# L5240 questions



## tgaare (Jun 13, 2010)

Good day, all.... Thanks, in advance, for all the good info posted here. I can tell it's a good forum, as I spend way too much time, just reading and trying to learn. That being said, I'm the proud owner of a new L5240 with FEL and 6' finish mower deck. Some quick questions...
Made the rookie mistake of getting the finish mower deck instead of a brush hog, as most of vegetation are big weeds vs. grass. What brand / model brush hog would you recommend? 
Because I have a lot of trees to clear, does anyone have experience with an after market stump grinder that attaches to the PTO? I think this might be the way to go but my neighbor seems to think a back hoe is the way to go.
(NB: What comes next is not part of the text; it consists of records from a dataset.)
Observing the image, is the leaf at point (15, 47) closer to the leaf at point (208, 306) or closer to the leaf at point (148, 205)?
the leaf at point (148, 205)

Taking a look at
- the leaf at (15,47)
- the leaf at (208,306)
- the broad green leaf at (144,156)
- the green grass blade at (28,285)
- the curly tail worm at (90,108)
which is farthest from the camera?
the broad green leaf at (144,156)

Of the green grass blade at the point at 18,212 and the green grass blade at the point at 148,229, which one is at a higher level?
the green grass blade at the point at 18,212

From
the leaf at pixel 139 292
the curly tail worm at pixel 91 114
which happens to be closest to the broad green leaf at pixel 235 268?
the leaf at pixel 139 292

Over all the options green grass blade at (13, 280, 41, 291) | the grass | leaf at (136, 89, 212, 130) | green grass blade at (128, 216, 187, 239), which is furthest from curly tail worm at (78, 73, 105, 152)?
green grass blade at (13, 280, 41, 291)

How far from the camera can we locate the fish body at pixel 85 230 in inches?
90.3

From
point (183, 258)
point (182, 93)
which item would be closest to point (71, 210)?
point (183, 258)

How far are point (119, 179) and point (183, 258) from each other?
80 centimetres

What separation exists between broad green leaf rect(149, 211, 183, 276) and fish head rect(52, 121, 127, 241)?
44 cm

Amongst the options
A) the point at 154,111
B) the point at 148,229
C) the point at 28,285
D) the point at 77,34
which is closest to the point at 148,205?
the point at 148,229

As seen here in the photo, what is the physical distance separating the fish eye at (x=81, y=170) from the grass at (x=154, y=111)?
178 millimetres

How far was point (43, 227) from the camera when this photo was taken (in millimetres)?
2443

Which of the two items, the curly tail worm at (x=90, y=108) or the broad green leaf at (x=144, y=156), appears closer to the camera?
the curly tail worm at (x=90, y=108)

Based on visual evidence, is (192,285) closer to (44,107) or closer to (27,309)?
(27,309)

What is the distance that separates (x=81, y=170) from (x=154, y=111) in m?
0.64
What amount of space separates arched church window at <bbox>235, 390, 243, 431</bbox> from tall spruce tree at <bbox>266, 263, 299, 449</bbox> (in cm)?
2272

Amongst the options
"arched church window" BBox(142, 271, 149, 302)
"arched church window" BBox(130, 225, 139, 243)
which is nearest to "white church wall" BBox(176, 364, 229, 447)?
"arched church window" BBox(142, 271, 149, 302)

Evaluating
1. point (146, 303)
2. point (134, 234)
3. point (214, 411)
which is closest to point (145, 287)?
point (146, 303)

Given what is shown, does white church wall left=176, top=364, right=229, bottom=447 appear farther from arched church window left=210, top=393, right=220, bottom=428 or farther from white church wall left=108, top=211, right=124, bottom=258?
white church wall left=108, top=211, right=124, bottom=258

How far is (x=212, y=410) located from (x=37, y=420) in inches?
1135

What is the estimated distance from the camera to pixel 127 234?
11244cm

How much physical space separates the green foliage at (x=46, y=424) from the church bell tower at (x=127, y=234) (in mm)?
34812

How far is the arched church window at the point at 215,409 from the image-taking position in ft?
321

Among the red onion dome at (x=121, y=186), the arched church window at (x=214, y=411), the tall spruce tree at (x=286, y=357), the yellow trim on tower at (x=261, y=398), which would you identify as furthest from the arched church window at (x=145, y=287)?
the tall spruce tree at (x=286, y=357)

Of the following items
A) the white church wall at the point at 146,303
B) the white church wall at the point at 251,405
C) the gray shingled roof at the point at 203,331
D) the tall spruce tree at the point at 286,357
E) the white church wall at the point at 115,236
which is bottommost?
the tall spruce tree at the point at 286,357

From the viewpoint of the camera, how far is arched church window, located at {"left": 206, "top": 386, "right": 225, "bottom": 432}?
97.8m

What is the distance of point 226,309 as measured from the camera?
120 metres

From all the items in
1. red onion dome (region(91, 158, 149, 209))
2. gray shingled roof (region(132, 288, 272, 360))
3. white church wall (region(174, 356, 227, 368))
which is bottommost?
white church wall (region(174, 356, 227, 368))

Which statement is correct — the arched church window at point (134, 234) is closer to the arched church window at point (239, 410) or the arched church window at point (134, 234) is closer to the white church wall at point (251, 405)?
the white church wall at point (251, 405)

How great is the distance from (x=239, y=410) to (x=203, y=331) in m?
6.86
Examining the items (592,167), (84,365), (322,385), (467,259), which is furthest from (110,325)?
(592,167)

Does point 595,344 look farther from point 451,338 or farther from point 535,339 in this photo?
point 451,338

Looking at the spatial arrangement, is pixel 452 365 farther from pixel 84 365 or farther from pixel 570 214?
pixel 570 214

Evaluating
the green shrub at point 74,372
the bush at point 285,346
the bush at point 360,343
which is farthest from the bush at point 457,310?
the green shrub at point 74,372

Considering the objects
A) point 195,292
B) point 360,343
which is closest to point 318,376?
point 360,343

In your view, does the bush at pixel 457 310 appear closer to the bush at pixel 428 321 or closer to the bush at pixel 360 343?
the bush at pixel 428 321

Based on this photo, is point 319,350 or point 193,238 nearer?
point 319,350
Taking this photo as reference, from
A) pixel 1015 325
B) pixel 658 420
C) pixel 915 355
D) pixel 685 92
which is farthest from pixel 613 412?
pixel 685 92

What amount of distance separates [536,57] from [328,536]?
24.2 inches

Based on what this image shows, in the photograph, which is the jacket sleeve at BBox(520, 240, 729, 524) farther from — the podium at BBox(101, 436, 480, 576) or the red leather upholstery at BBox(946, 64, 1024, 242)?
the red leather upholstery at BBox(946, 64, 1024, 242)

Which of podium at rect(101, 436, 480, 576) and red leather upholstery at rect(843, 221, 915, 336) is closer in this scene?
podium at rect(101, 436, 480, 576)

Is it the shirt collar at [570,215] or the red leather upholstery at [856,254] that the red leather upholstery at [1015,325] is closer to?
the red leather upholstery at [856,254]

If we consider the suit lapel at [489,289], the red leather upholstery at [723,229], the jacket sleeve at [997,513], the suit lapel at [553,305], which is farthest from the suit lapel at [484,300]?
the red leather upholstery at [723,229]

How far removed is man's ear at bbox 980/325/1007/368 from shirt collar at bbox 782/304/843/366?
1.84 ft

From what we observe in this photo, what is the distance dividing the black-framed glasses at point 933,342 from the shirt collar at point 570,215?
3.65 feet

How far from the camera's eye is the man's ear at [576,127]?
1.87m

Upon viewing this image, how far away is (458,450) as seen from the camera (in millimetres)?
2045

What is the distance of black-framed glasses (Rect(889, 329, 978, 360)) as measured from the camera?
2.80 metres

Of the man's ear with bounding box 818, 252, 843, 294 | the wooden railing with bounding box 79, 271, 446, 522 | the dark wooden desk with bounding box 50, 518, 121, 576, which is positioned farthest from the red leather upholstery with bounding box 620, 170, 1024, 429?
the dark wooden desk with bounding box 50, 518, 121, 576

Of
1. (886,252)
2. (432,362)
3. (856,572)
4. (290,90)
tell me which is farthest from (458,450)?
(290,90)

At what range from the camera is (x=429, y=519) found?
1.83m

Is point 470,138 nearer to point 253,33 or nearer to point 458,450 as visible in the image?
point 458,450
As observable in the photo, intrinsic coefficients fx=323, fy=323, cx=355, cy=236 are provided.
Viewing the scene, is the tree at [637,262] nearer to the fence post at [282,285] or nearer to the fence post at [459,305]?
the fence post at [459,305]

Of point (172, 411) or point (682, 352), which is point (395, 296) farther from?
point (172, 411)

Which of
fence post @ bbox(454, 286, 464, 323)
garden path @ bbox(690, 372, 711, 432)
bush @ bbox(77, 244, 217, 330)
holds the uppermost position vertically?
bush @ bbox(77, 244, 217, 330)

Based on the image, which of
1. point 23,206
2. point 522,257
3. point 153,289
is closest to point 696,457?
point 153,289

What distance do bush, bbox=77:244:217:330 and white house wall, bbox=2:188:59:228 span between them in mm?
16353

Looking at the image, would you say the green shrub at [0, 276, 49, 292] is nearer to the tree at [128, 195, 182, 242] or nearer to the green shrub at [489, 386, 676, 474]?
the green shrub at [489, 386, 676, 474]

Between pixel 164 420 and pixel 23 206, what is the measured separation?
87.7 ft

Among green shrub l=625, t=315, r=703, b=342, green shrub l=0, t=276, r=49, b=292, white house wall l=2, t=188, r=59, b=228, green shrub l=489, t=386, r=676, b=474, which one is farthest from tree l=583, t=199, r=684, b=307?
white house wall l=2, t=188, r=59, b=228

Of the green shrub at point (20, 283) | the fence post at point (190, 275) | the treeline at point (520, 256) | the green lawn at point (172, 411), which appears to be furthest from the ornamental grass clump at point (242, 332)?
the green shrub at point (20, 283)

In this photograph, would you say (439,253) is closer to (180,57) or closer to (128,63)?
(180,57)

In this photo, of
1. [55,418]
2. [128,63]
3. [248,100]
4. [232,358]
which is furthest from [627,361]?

Any thoughts on this?
Thanks in advance.......

Tom


----------



## Hoodoo Valley (Nov 14, 2006)

Welcome to the forum tgaare! Congrats on the new L5240. You know.....If you keep the weeds mowed down, it will turn to grass eventually. But if you still feel the need for a brush hog, I would recommend a light or medium duty about the same width as the width of your tractor, as I'm unsure of your PTO HP. A medium and heavy duty brush hog is for more brush and small trees, so for large weeds and tall grass, I'd stick with the medium duty myself. As for a brand specific, there's many to choose from like King kutter, Frontier, by John Deere, Rhino, Kubota and so on. As for the stumps, a backhoe is best, but very very expensive. Unsure how many stumps you have, but it might be cheaper to rent a stump grinder or have someone come out with a hoe for you. Pushing a tree over with the FEL in the future, will eliminate the stump issue!


----------



## tgaare (Jun 13, 2010)

Thanks for the reply, Mr. "Beam". I know there are several brands of brush hogs out there. Guess I have to look into them and start saving. I have a lot of trees on my land and already had an excavator out to clear some land for the pole barn that I just had put up. ( Have to have a place to store the tractor and tools.....  ) He did a good job but it was pretty expensive and I'm thinking that, instead of paying someone else, I could take that $ and buy my own attachments. You mentioned pushing the trees over with the FEL; do you think my 52 hp.'s would handle something like that? The trees aren't huge.... but they're not really small, either.


----------